CSX has owned The Greenbrier since 1910, when the railroad’s predecessor, the Chesapeake and Ohio Railway, bought it.  Last year, the resort, a victim of the downturn in demand for luxury resort lodging and its parent’s loss in railroad freight volume, lost $35 million. 

Earlier this year, CSX hired Goldman Sachs to analyze its options regarding the resort.  What CSX and Goldman apparently determined was that CSX didn’t want to, or couldn’t afford to, keep the resort, so in March, The Greenbrier Hotel Corporation, the CSX entity that owns the resort, filed Chapter 11 bankruptcy in United States Bankruptcy Court in Richmond, Virginia.  In re: Greenbrier Hotel Corporation, Case No. 09-31703 (E. D. Va.).

Contemporaneously with that filing, the hotel corporation announced that it would sell the resort to Marriott Hotel Services, Inc., in a deal that would provide Marriott up to $50 million over two years to operate the resort.  Ultimately, Marriott would pay CSX between $60 and $130 million, depending on the hotel’s financial performance, over seven years.  

At least, that was the deal that everyone thought was in place until last Thursday, when Jim Justice, a West Virginia coal operator, announced that his family-owned company, Justice Family Group, LLC, had purchased the resort and 80% of The Greenbrier Sporting Club from CSX for $20.1 million.   Here is Justice’s letter to the resort’s employees and West Virginia Governor Joe Manchin’s statement regarding the sale.  Justice has also agreed to pay a $2.6 million break-up fee to Marriott.

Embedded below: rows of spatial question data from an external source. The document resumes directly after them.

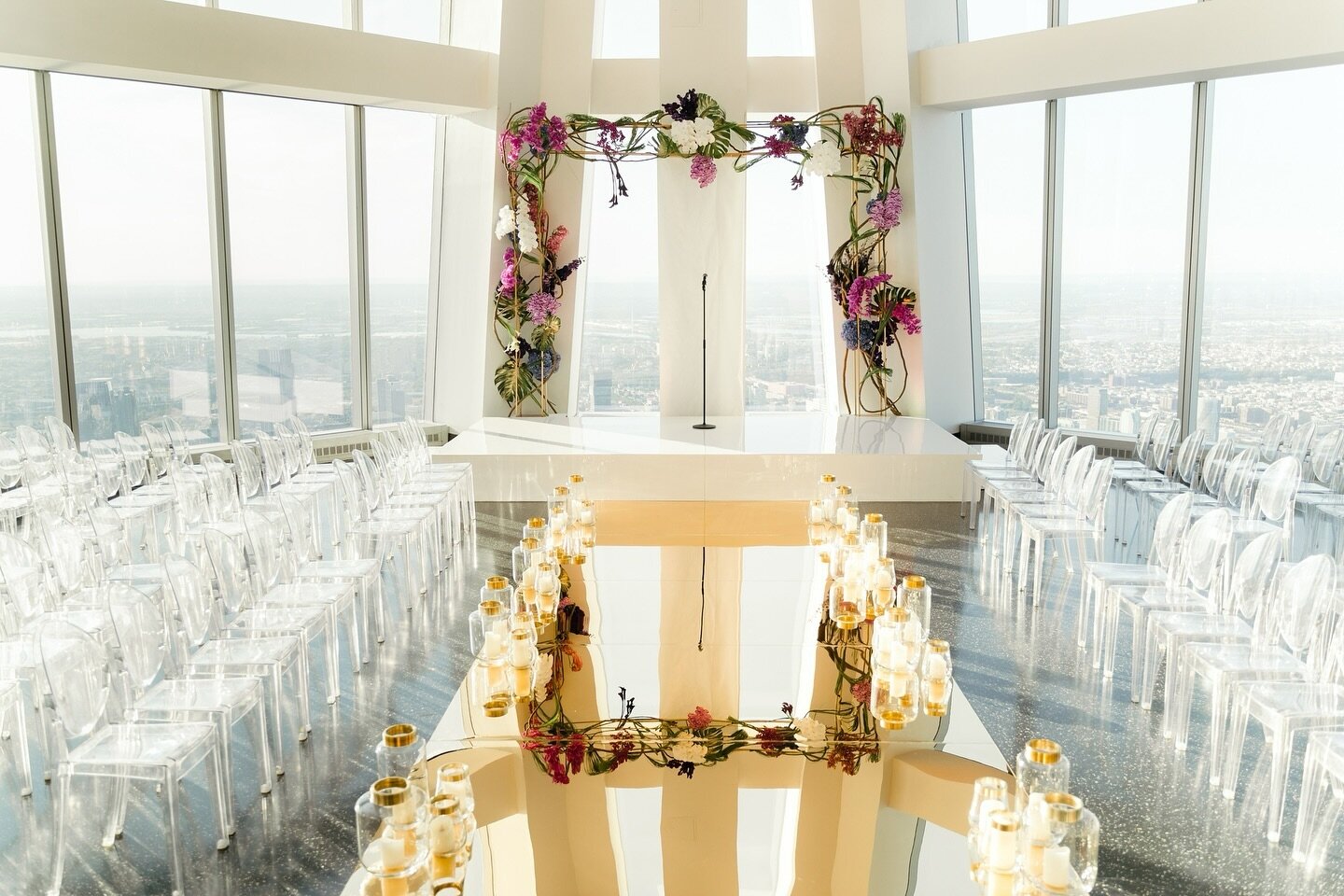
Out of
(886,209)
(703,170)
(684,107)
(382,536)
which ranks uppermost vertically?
(684,107)

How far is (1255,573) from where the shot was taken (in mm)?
4664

Not surprisingly, Marriott disagrees that Justice has a binding contract to purchase The Greenbrier, and said that it expects CSX to follow through with its agreement with Marriott.   Justice has said that he will ask the bankruptcy court to dismiss The Greenbrier’s bankruptcy, but according to this story from Hotel Online, the assistant United States Trustee explains that the bankruptcy must still run its course, including an auction scheduled for June 12.  Here is the hotel’s motion to dismiss the bankruptcy cases and shorten the notice period for hearing on the motion, which was filed last Friday.

If the auction goes forward, don’t automatically assume that Marriott will outbid Justice.  Marriott is in a stronger position financially, but Justice completed a deal earlier this year in which he sold his his companies’ coking-coal interests to Mechel OAO, a Russian mining and metals company, for $436 million in cash and 83.3 million preferred shares of its stock.

And although $20 million for The Greenbrier is a bargain, Justice may still be willing to pay more for the resort than Marriott, particularly if Marriott has to sue CSX to enforce its contract.  On the other hand, Marriott appears to have a solid tortious interference claim against Justice, especially since Marriott said, as of last Friday, that it didn’t know anything about a break-up fee.